Description of the task:
Count how many lines in the data below contain the word "yellow" and reply with that number alone.

── Given data

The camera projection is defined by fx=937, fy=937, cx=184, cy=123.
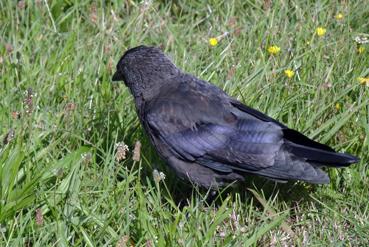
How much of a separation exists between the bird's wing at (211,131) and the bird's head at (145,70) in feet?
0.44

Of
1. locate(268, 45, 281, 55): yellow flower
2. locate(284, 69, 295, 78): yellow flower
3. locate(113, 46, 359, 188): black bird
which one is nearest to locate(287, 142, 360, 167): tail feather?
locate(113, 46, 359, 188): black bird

────
── Given data

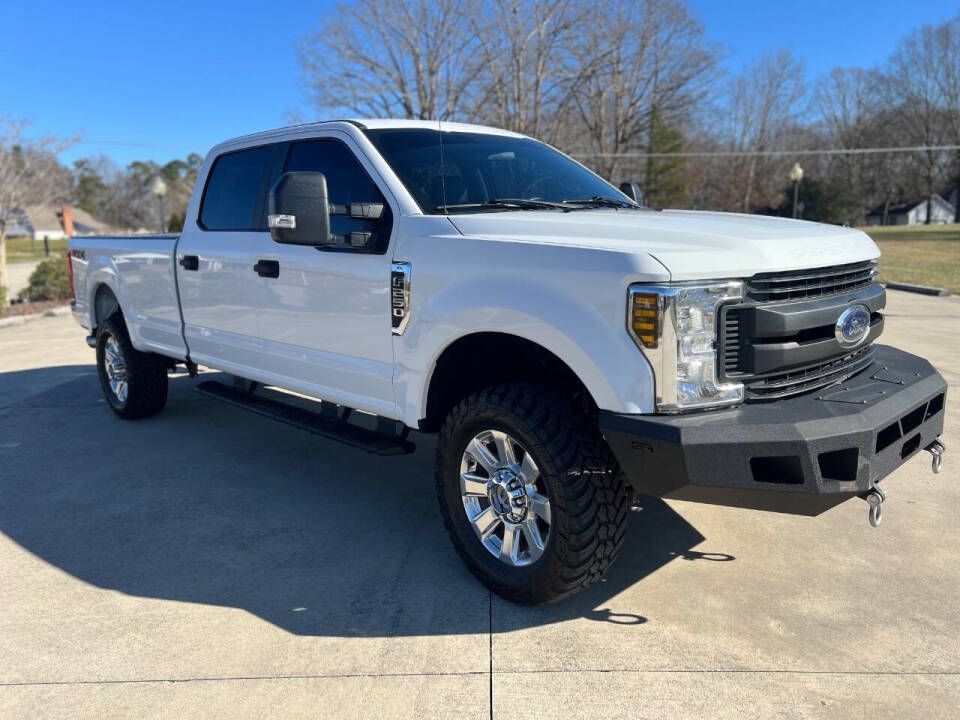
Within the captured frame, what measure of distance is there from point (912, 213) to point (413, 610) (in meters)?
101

────

Task output:
2